Get out the microscope, because we’re going through this poem line-by-line.
Lines 16-19
They enter the new world naked,
cold, uncertain of all
save that they enter. All about them
the cold, familiar wind-
- Now that you’ve had a line or two to get used to spring, here come more new things. The next section tells us that other things are approaching, too.
- "They enter," Williams tells us, but who are they? He only tells us a few things: they’re naked and cold, and, well, they’re entering.
- It’s a little bit of a mystery, and it forces you to guess, to look for clues, and to read more closely. Think of the moment in a movie when new characters show up, and you don’t know anything about them yet. We know that they are different from "sluggish" spring, but we have to wait to learn more.

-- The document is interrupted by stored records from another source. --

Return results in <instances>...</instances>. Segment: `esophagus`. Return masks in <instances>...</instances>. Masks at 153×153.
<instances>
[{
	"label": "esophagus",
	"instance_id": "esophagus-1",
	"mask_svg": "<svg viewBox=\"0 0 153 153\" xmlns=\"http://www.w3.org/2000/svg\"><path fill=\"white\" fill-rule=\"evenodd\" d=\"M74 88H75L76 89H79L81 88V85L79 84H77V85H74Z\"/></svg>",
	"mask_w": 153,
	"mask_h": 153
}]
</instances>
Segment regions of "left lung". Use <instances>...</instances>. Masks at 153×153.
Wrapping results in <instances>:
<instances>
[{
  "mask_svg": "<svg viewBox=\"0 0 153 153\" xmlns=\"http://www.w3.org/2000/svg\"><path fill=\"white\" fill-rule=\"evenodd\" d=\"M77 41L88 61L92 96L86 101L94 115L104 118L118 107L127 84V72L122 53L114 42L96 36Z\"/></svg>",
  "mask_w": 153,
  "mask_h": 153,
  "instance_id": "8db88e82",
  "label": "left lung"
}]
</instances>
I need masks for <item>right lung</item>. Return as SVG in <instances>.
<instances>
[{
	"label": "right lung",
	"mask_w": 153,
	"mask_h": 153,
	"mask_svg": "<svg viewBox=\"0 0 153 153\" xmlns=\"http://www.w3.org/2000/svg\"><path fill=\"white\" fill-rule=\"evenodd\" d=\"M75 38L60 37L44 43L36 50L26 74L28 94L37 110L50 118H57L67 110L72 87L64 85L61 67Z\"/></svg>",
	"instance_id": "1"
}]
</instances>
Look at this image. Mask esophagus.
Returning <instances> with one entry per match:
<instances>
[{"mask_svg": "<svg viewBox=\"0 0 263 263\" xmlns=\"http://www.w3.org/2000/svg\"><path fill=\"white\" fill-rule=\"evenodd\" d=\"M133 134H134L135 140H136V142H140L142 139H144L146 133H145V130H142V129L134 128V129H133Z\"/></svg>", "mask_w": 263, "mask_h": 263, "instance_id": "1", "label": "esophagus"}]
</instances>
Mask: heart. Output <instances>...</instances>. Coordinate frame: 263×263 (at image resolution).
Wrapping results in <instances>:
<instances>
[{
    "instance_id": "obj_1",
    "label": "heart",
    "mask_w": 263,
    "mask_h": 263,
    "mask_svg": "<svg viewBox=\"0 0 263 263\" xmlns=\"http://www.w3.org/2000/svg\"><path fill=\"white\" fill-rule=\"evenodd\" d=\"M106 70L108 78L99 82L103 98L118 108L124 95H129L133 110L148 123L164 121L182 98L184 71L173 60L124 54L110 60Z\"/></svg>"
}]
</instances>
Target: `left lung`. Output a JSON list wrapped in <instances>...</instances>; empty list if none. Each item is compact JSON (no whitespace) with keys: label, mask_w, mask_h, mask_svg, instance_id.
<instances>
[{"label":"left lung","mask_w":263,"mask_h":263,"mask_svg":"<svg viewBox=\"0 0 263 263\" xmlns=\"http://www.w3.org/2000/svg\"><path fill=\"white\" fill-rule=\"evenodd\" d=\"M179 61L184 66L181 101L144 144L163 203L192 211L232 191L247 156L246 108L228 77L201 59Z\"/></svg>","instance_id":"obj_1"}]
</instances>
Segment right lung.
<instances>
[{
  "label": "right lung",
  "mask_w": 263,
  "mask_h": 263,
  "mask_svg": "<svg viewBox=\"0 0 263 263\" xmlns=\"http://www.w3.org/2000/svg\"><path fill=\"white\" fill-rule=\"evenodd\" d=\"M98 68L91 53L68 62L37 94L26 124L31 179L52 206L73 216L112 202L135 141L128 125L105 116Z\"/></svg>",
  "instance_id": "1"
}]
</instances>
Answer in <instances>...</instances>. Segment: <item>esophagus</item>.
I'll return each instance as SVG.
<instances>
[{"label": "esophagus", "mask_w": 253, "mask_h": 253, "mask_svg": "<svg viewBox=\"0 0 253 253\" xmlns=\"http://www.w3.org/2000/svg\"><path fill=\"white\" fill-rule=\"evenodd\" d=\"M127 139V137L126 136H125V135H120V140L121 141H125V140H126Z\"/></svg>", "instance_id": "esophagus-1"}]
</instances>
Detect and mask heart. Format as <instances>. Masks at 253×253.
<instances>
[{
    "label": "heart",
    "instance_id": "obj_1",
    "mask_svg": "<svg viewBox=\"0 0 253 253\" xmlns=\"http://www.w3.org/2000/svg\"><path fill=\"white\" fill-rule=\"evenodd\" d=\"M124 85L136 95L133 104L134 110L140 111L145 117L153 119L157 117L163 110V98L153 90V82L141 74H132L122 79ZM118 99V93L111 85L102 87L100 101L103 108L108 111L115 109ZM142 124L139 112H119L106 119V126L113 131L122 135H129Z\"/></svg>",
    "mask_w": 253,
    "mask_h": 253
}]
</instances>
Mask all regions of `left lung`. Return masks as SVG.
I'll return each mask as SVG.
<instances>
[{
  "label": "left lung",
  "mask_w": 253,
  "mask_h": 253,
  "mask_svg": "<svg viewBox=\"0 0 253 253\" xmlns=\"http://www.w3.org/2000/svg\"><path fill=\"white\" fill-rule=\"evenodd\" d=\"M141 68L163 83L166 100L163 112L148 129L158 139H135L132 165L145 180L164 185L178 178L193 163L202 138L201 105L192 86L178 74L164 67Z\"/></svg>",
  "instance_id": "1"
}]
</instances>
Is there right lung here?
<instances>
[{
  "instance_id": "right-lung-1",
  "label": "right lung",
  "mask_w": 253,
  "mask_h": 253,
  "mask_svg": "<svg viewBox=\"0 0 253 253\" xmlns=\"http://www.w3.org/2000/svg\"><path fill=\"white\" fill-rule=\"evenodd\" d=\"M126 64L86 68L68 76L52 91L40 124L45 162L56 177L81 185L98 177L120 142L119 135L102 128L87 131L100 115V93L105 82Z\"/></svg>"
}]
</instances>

- Williams could just say who they are from the beginning, but he teases us a little. He wants to make his poems clear, but maybe not always too easy.
- Also, do you see how the image of these plants coming into the world might make us think of human babies being born? This little trick is called personification, and he uses it in a few spots in the poem. It’s one of a lot of ways that he twists together the human and the natural worlds, and suggests that they’re really just aspects of the same thing.
- Oh, yeah, and see how he brings back that cold wind from the fourth line? Nice touch, huh?
Lines 20-23
Now the grass, tomorrow
the stiff curl of wildcarrot leaf
One by one objects are defined-
It quickens: clarity, outline of leaf
- Now, things start to pick up speed, and Williams solves our mini-mystery.
- It looks like "they" are the new plants that poke up through the dead leaves, although he never quite comes out and says so.
- Things get clearer, as spring takes hold.
- Do you feel how the mood of the poem changes? After the groggy feeling of winter, things are beginning to thaw, to pop out and change.
- For example, look at the word "quickens." Here, it means "comes back to life," but it also hints at the way the world speeds up in spring. Even the sound of the word is fast and lively, the opposite of the "sluggish" feeling the poem talked about a minute ago.
- Things are about to change, and, when they do, it will move fast.